WHAT THIS TASK INVOLVES ▸ Without the pictures, set down every record below exactly as it reads.

::::

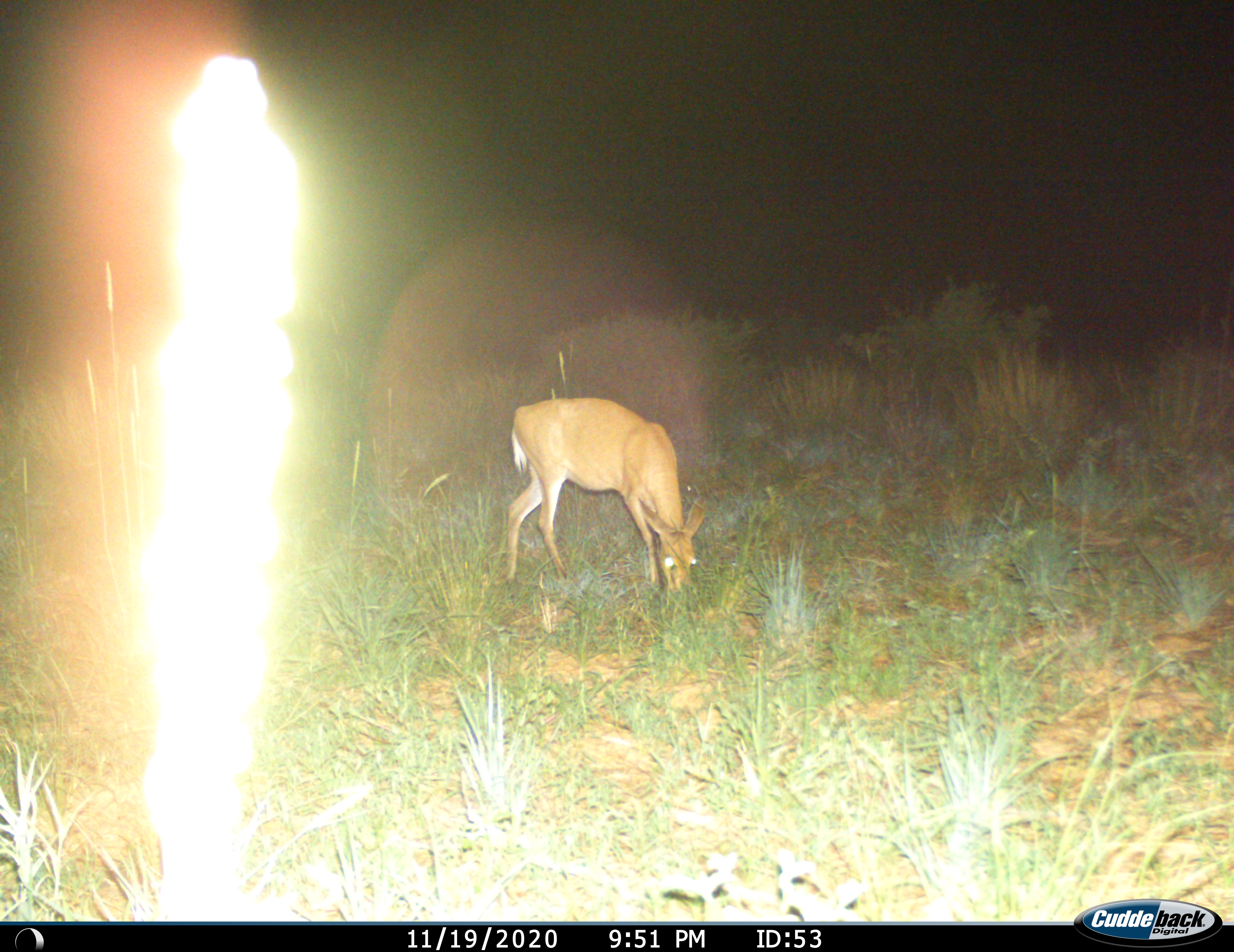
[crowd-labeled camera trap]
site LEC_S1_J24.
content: unidentified animal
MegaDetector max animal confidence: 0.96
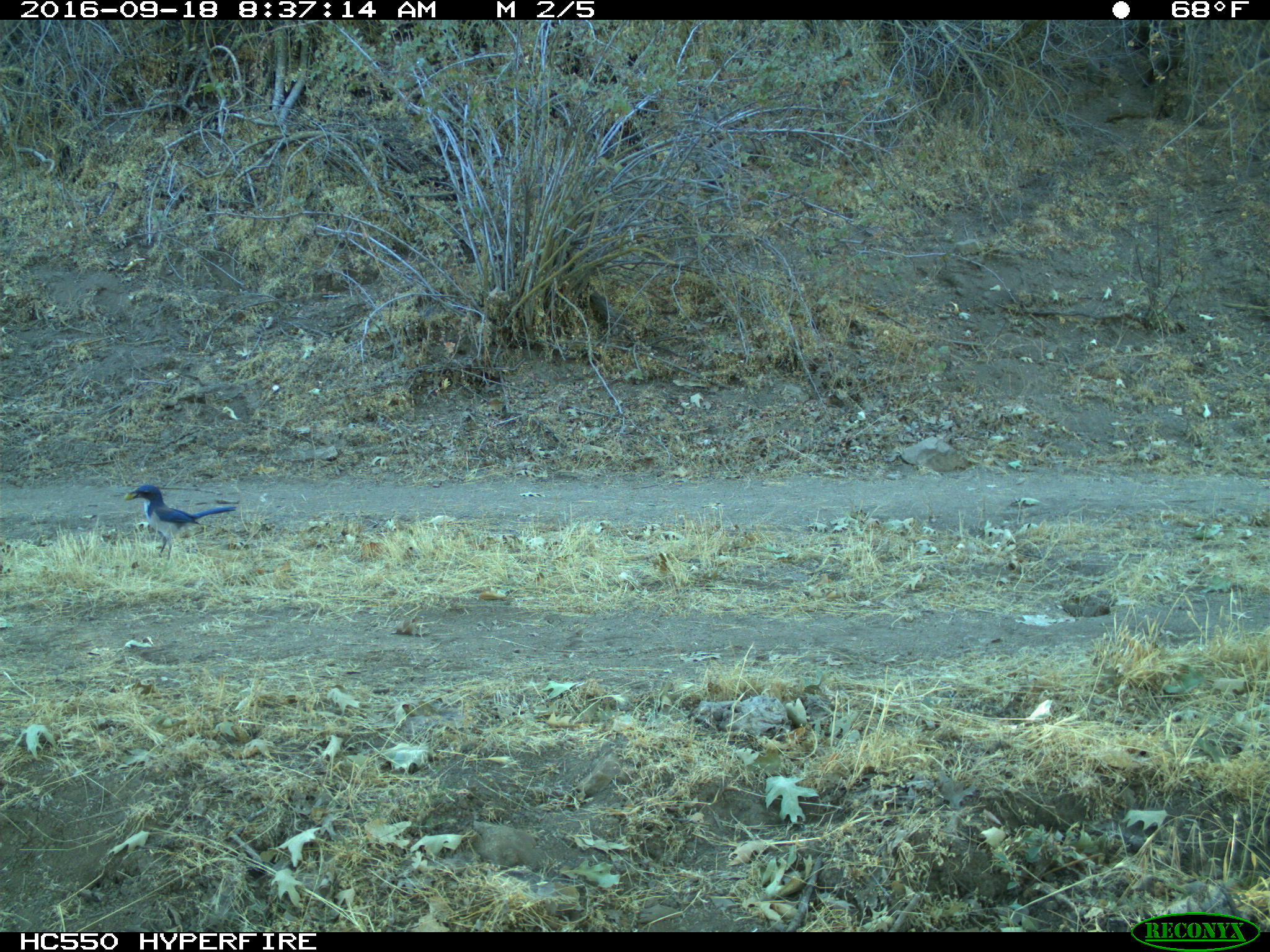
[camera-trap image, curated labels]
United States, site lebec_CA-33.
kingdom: Animalia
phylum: Chordata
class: Aves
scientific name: Aves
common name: birds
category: unidentified bird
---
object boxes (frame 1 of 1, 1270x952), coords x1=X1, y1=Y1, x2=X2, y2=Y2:
animal: x1=123, y1=484, x2=236, y2=561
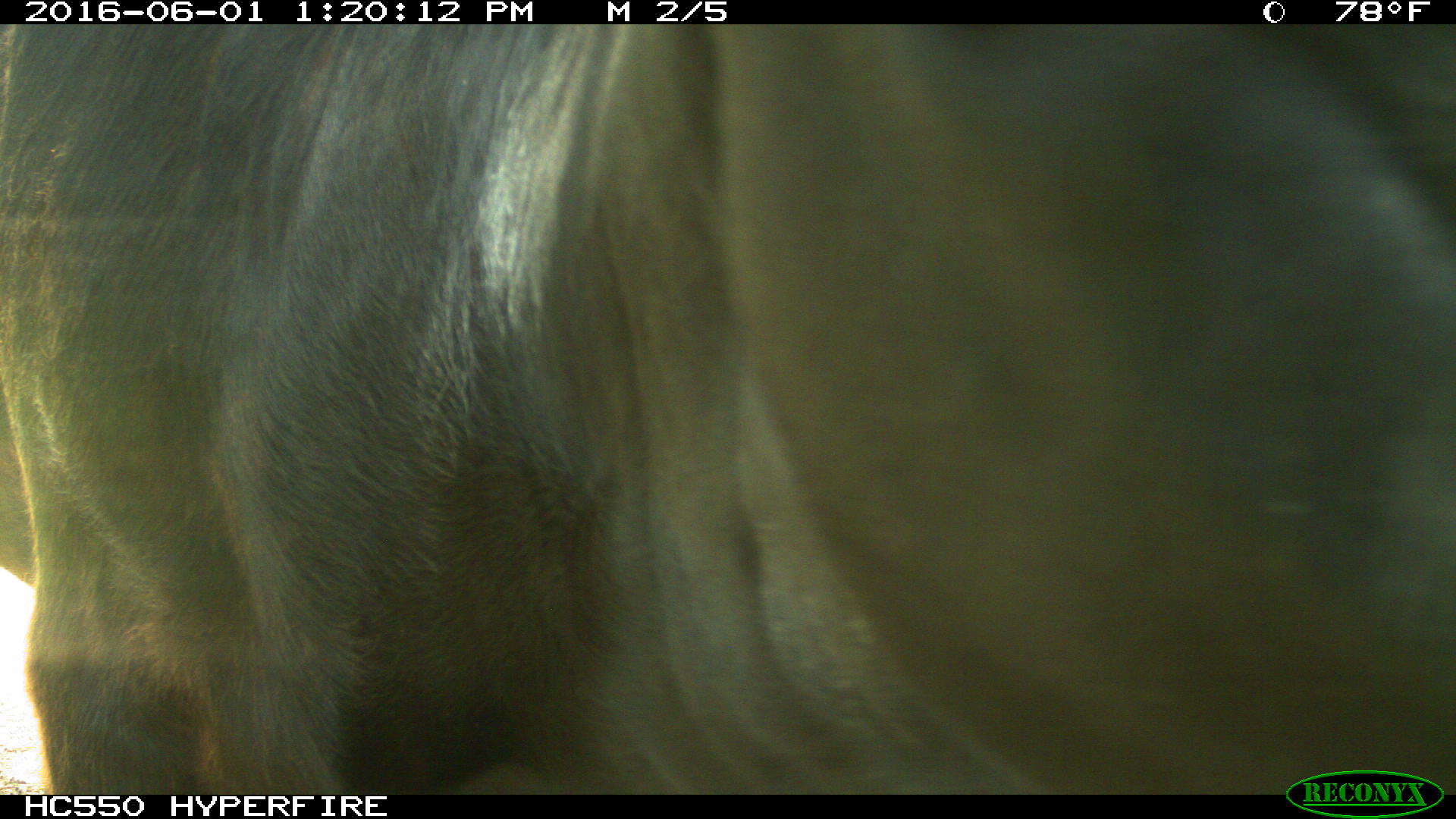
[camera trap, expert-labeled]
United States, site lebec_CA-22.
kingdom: Animalia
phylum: Chordata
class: Mammalia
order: Artiodactyla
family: Bovidae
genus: Bos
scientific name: Bos taurus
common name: domestic cow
Bos taurus (domestic cow).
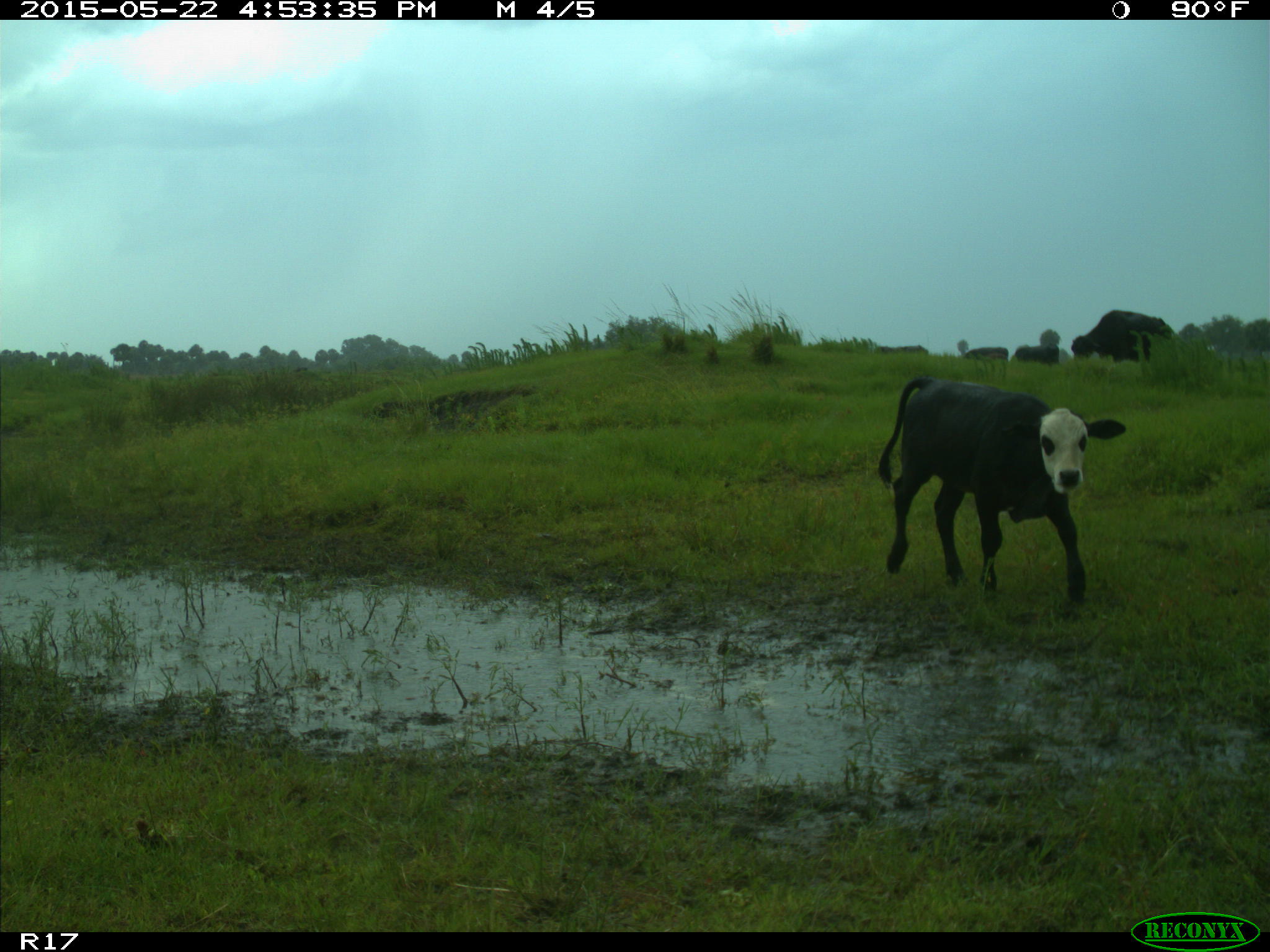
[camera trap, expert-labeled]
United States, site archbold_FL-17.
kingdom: Animalia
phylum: Chordata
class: Mammalia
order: Artiodactyla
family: Bovidae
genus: Bos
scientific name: Bos taurus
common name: domestic cow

::::

RESPONSE AREA ▸
[crowd-labeled camera trap]
site LEC_S1_J24.
content: unidentified animal
MegaDetector max animal confidence: 0.96
[camera-trap image, curated labels]
United States, site lebec_CA-33.
kingdom: Animalia
phylum: Chordata
class: Aves
scientific name: Aves
common name: birds
category: unidentified bird
---
object boxes (frame 1 of 1, 1270x952), coords x1=X1, y1=Y1, x2=X2, y2=Y2:
animal: x1=123, y1=484, x2=236, y2=561
[camera trap, expert-labeled]
United States, site lebec_CA-22.
kingdom: Animalia
phylum: Chordata
class: Mammalia
order: Artiodactyla
family: Bovidae
genus: Bos
scientific name: Bos taurus
common name: domestic cow
Bos taurus (domestic cow).
[camera trap, expert-labeled]
United States, site archbold_FL-17.
kingdom: Animalia
phylum: Chordata
class: Mammalia
order: Artiodactyla
family: Bovidae
genus: Bos
scientific name: Bos taurus
common name: domestic cow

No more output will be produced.